Cossette accepte l'offre de Mill Road

Les bureaux de Cossette à Québec. Le siège social de l’agence restera dans la Vieille Capitale.
Photo: Agence Reuters Mathieu Belanger Les bureaux de Cossette à Québec. Le siège social de l’agence restera dans la Vieille Capitale.

Québec — Les actionnaires Cossette ont approuvé massivement hier la vente du géant québécois de la publicité à la société américaine Mill Road Capital, une transaction de 135 millions de dollars.

À l'occasion d'une assemblée générale extraordinaire, les actionnaires ont appuyé à plus de 99,9 % l'offre de 8,10 $ par action soumise par Mill Road Capital, un fonds d'investissement de Greenwich, au Connecticut. Un vote des deux tiers des actionnaires était requis pour avaliser la transaction.

Pour les détenteurs d'actions de l'agence québécoise de publicité et de communications, la prime est substantielle. Le montant offert représente près de trois fois le plancher de 2,78 $ l'action touché au mois de mai dernier.

Devant l'assemblée, le président et chef de la direction, Claude Lessard, a salué cette transaction «historique» qui fera en sorte de fermer le capital de Cossette, tirant ainsi un trait sur 10 ans en tant que société cotée en Bourse.

«Redevenir une compagnie privée nous donnera un gros avantage concurrentiel. Avec la réglementation des dernières années, il était devenu difficile d'opérer dans un contexte public. En retrouvant cette flexibilité privée, ce sera une bonne nouvelle pour nos gens et nos clients», a-t-il expliqué, un peu plus tard en point de presse.

Libéré de l'obligation de dévoiler ses résultats financiers à tous les trois mois, Cossette pourra davantage se consacrer au développement et à la croissance de ses activités, selon M. Lessard.

«L'image est importante dans notre entreprise et j'aimerais que l'on parle davantage de nos réalisations quantitatives que de nos réalisations financières. C'est pour moi un avantage énorme. Depuis quatre ou cinq ans, on ne parlait que de nos résultats financiers, qu'ils soient bons ou mauvais», a-t-il souligné.

La vente met aussi fin à une longue saga qui avait commencé en juillet dernier avec une offre publique d'achat hostile à 4,95 $ l'action de la part de la société Cosmos, initiée par deux anciens dirigeants de Cossette.

Après une période de surenchère, Cosmos a retiré son offre le 7 décembre. La proposition atteignait alors 7,87 $ l'action.

«Je n'ai jamais senti que nous étions en danger, mais il n'aurait pas fallu que ce processus perdure encore deux mois», a dit M. Lessard, manifestement soulagé de tourner la page sur cet épisode de tourmente.

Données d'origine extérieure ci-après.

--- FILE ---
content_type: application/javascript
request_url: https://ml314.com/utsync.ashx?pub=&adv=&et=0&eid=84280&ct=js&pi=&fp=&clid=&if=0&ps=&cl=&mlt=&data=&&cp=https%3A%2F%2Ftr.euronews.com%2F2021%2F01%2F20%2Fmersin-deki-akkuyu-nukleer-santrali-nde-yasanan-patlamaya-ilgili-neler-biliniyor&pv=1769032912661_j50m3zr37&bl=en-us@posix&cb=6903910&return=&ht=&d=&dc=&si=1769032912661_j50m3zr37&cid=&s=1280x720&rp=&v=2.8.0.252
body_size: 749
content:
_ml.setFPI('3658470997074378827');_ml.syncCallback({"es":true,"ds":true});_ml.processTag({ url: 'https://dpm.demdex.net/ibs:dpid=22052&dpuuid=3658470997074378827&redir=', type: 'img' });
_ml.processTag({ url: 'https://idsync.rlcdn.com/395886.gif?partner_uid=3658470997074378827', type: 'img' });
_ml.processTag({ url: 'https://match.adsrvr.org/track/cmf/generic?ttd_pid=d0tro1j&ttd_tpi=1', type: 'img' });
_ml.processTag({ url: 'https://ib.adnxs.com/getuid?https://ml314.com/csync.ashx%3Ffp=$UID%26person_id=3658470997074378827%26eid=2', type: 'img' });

En vertu de la transaction avec Mill Road Capital, les cadres de Cossette conserveront environ 30 % des actions de la nouvelle société privée, dont le siège social demeurera à Québec.

En ce sens, Cossette restera une entreprise québécoise, a soutenu M. Lessard. Ce dernier conservera ses fonctions de président et de chef de la direction de la compagnie.

«Cossette est une compagnie québécoise, enregistrée au Québec, a-t-il insisté. Ce qu'on a fait aujourd'hui, c'est de remplacer l'actionnariat public par un actionnaire qui aurait pu être canadien ou américain.»

Des représentants de Mill Road Capital étaient présents lors de l'assemblée extraordinaire mais n'ont pas voulu commenter la transaction devant la presse.

M. Lessard a cependant vanté les vertus des nouveaux propriétaires. Mill Road Capital «va laisser les managers gérer la compagnie», a-t-il dit.

«Nous sommes tombés en amour avec ces gens-là parce que nous avons trouvé chez eux des valeurs que nous partageons. C'est un très petit fonds, ils n'ont pas tant d'investissements et choisissent des compagnies avec lesquelles ils sont à l'aise de travailler. Ils sont respectueux et connaissent notre industrie», a-t-il relaté.

Créé à Québec en 1972, Cossette était inscrit à la Bourse depuis 1999.

D'un minuscule studio de graphisme, Cossette est devenu au fil des ans un joueur majeur implanté au Canada, aux États-Unis, en Grande-Bretagne et en Chine.

L'entreprise compte plus de 1400 employés dans le monde dont 600 au Québec.

Avec des revenus annuels de 217 millions $, Cossette se classe au 23e rang mondial des entreprises de communications.